Exercise task: Convert every line of the rows below into a JSON list of strings, one string per line, leaving out blank lines.

Provided data:
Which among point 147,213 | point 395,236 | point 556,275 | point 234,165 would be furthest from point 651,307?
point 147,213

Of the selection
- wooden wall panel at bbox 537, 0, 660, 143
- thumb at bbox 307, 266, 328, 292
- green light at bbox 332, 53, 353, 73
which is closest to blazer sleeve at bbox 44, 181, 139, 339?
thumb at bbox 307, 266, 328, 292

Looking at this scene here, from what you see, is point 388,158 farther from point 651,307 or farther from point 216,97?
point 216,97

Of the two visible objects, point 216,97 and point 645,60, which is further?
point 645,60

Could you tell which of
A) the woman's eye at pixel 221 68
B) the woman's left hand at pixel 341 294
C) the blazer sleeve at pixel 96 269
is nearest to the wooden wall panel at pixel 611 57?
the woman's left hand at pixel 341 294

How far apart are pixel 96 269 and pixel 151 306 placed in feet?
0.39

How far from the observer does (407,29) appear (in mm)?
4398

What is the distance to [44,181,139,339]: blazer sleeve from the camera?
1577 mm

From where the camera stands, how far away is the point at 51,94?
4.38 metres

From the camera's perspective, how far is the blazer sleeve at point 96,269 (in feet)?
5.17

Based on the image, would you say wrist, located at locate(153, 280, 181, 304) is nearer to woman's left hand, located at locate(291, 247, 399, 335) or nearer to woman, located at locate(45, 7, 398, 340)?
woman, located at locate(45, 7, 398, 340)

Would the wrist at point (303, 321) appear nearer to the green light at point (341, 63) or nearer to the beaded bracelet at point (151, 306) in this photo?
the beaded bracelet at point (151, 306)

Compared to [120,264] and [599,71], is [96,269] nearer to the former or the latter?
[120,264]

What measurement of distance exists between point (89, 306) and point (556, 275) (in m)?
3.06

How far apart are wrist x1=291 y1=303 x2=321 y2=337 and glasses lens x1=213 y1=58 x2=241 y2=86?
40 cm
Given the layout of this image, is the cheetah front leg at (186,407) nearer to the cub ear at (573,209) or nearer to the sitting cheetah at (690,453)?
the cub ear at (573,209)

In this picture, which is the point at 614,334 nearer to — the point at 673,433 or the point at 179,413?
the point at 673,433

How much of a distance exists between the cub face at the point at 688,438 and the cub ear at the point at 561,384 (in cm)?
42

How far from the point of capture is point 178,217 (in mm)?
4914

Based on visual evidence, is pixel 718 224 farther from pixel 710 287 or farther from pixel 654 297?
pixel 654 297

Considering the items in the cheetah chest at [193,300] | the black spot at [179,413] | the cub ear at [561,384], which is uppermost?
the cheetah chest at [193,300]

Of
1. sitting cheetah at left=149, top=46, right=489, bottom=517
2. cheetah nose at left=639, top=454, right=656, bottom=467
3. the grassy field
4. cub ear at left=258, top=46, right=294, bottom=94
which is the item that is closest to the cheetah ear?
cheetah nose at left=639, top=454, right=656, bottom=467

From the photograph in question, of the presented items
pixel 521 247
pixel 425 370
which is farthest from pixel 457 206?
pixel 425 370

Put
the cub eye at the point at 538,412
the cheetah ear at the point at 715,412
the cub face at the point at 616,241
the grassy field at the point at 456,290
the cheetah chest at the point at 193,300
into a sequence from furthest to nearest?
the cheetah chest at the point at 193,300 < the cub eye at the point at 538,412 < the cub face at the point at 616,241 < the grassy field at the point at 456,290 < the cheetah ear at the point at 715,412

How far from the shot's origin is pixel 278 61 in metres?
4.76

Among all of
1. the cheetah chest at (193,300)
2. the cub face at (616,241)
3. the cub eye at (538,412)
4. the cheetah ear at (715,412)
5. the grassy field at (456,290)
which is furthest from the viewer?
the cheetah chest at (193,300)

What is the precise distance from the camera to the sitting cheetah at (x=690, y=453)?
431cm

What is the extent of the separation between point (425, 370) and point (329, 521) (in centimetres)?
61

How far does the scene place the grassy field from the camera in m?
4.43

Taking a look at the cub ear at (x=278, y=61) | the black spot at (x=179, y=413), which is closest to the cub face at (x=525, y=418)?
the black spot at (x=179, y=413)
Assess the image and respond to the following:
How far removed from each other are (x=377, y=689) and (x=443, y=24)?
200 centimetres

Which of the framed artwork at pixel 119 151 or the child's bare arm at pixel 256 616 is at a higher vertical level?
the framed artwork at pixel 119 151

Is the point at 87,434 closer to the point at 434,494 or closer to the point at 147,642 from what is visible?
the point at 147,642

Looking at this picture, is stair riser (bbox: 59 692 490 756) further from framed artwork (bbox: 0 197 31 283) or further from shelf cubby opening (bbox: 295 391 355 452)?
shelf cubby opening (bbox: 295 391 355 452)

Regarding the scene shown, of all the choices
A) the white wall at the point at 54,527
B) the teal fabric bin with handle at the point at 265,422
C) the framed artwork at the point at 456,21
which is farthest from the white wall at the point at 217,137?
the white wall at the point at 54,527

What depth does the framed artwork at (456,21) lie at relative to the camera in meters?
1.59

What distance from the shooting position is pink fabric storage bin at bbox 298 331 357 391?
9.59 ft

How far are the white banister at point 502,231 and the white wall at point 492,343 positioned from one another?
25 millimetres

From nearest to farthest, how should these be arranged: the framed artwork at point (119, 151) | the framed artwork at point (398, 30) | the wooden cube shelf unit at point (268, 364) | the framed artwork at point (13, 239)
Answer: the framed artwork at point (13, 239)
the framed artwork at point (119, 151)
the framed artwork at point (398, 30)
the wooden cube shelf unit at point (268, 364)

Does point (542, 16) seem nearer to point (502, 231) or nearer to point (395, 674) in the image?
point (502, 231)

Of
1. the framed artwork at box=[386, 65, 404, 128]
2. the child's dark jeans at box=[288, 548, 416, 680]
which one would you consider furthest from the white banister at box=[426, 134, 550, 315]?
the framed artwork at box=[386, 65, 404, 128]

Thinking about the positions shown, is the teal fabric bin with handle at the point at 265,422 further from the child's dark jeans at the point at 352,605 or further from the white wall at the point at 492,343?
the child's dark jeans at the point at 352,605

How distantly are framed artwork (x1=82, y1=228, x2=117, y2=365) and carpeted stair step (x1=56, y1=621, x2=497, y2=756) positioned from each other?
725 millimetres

Right answer:
[
  "Which among point 147,213 | point 395,236 | point 556,275 | point 234,165 would be furthest from point 651,307?",
  "point 147,213",
  "Of the selection",
  "- wooden wall panel at bbox 537, 0, 660, 143",
  "- thumb at bbox 307, 266, 328, 292",
  "- green light at bbox 332, 53, 353, 73",
  "which is closest to blazer sleeve at bbox 44, 181, 139, 339?",
  "thumb at bbox 307, 266, 328, 292",
  "Looking at this scene here, from what you see, is point 388,158 farther from point 651,307 or farther from point 216,97?",
  "point 216,97",
  "Of the two visible objects, point 216,97 and point 645,60, which is further?",
  "point 645,60",
  "Could you tell which of",
  "A) the woman's eye at pixel 221 68",
  "B) the woman's left hand at pixel 341 294",
  "C) the blazer sleeve at pixel 96 269",
  "is nearest to the wooden wall panel at pixel 611 57?",
  "the woman's left hand at pixel 341 294",
  "How far apart are pixel 96 269 and pixel 151 306 placed in feet?",
  "0.39",
  "How far from the observer does (407,29) appear (in mm)?",
  "4398",
  "What is the distance to [44,181,139,339]: blazer sleeve from the camera?",
  "1577 mm",
  "From where the camera stands, how far away is the point at 51,94?",
  "4.38 metres",
  "From the camera's perspective, how far is the blazer sleeve at point 96,269 (in feet)?",
  "5.17",
  "Based on the image, would you say wrist, located at locate(153, 280, 181, 304) is nearer to woman's left hand, located at locate(291, 247, 399, 335) or nearer to woman, located at locate(45, 7, 398, 340)?",
  "woman, located at locate(45, 7, 398, 340)",
  "Would the wrist at point (303, 321) appear nearer to the green light at point (341, 63) or nearer to the beaded bracelet at point (151, 306) in this photo?",
  "the beaded bracelet at point (151, 306)",
  "Compared to [120,264] and [599,71], is [96,269] nearer to the former or the latter?",
  "[120,264]",
  "What measurement of distance exists between point (89, 306) and point (556, 275) (in m)?",
  "3.06",
  "How far apart are wrist x1=291 y1=303 x2=321 y2=337 and glasses lens x1=213 y1=58 x2=241 y2=86?",
  "40 cm",
  "Given the layout of this image, is the cheetah front leg at (186,407) nearer to the cub ear at (573,209) or nearer to the sitting cheetah at (690,453)?",
  "the cub ear at (573,209)",
  "In this picture, which is the point at 614,334 nearer to — the point at 673,433 or the point at 179,413?",
  "the point at 673,433",
  "How much of a distance exists between the cub face at the point at 688,438 and the cub ear at the point at 561,384 (in cm)?",
  "42",
  "How far from the point of capture is point 178,217 (in mm)?",
  "4914",
  "Based on visual evidence, is pixel 718 224 farther from pixel 710 287 or farther from pixel 654 297?",
  "pixel 654 297",
  "Considering the items in the cheetah chest at [193,300] | the black spot at [179,413] | the cub ear at [561,384], which is uppermost?",
  "the cheetah chest at [193,300]",
  "Of",
  "1. sitting cheetah at left=149, top=46, right=489, bottom=517",
  "2. cheetah nose at left=639, top=454, right=656, bottom=467",
  "3. the grassy field",
  "4. cub ear at left=258, top=46, right=294, bottom=94",
  "which is the item that is closest to the cheetah ear?",
  "cheetah nose at left=639, top=454, right=656, bottom=467",
  "From the photograph in question, of the presented items",
  "pixel 521 247",
  "pixel 425 370",
  "which is farthest from pixel 457 206?",
  "pixel 425 370",
  "Put",
  "the cub eye at the point at 538,412",
  "the cheetah ear at the point at 715,412",
  "the cub face at the point at 616,241",
  "the grassy field at the point at 456,290",
  "the cheetah chest at the point at 193,300",
  "into a sequence from furthest to nearest?",
  "the cheetah chest at the point at 193,300 < the cub eye at the point at 538,412 < the cub face at the point at 616,241 < the grassy field at the point at 456,290 < the cheetah ear at the point at 715,412",
  "How far from the shot's origin is pixel 278 61 in metres?",
  "4.76",
  "Among all of",
  "1. the cheetah chest at (193,300)",
  "2. the cub face at (616,241)",
  "3. the cub eye at (538,412)",
  "4. the cheetah ear at (715,412)",
  "5. the grassy field at (456,290)",
  "which is furthest from the viewer?",
  "the cheetah chest at (193,300)",
  "What is the precise distance from the camera to the sitting cheetah at (x=690, y=453)?",
  "431cm",
  "What is the extent of the separation between point (425, 370) and point (329, 521) (in centimetres)?",
  "61",
  "How far does the scene place the grassy field from the camera in m?",
  "4.43",
  "Taking a look at the cub ear at (x=278, y=61) | the black spot at (x=179, y=413), which is closest to the cub face at (x=525, y=418)?",
  "the black spot at (x=179, y=413)",
  "Assess the image and respond to the following:",
  "How far removed from each other are (x=377, y=689) and (x=443, y=24)?",
  "200 centimetres",
  "Which of the framed artwork at pixel 119 151 or the child's bare arm at pixel 256 616 is at a higher vertical level?",
  "the framed artwork at pixel 119 151",
  "Is the point at 87,434 closer to the point at 434,494 or closer to the point at 147,642 from what is visible?",
  "the point at 147,642",
  "Looking at this picture, is stair riser (bbox: 59 692 490 756) further from framed artwork (bbox: 0 197 31 283) or further from shelf cubby opening (bbox: 295 391 355 452)?",
  "shelf cubby opening (bbox: 295 391 355 452)",
  "Regarding the scene shown, of all the choices",
  "A) the white wall at the point at 54,527",
  "B) the teal fabric bin with handle at the point at 265,422",
  "C) the framed artwork at the point at 456,21",
  "which is farthest from the white wall at the point at 217,137?",
  "the white wall at the point at 54,527",
  "What depth does the framed artwork at (456,21) lie at relative to the camera in meters?",
  "1.59",
  "What distance from the shooting position is pink fabric storage bin at bbox 298 331 357 391?",
  "9.59 ft",
  "How far are the white banister at point 502,231 and the white wall at point 492,343 positioned from one another?",
  "25 millimetres",
  "From nearest to farthest, how should these be arranged: the framed artwork at point (119, 151) | the framed artwork at point (398, 30) | the wooden cube shelf unit at point (268, 364) | the framed artwork at point (13, 239)",
  "Answer: the framed artwork at point (13, 239)",
  "the framed artwork at point (119, 151)",
  "the framed artwork at point (398, 30)",
  "the wooden cube shelf unit at point (268, 364)",
  "Does point (542, 16) seem nearer to point (502, 231) or nearer to point (395, 674) in the image?",
  "point (502, 231)",
  "Of",
  "1. the framed artwork at box=[386, 65, 404, 128]",
  "2. the child's dark jeans at box=[288, 548, 416, 680]",
  "which one would you consider furthest from the white banister at box=[426, 134, 550, 315]?",
  "the framed artwork at box=[386, 65, 404, 128]",
  "Thinking about the positions shown, is the teal fabric bin with handle at the point at 265,422 further from the child's dark jeans at the point at 352,605 or further from the white wall at the point at 492,343?",
  "the child's dark jeans at the point at 352,605",
  "How distantly are framed artwork (x1=82, y1=228, x2=117, y2=365) and carpeted stair step (x1=56, y1=621, x2=497, y2=756) positioned from each other?",
  "725 millimetres"
]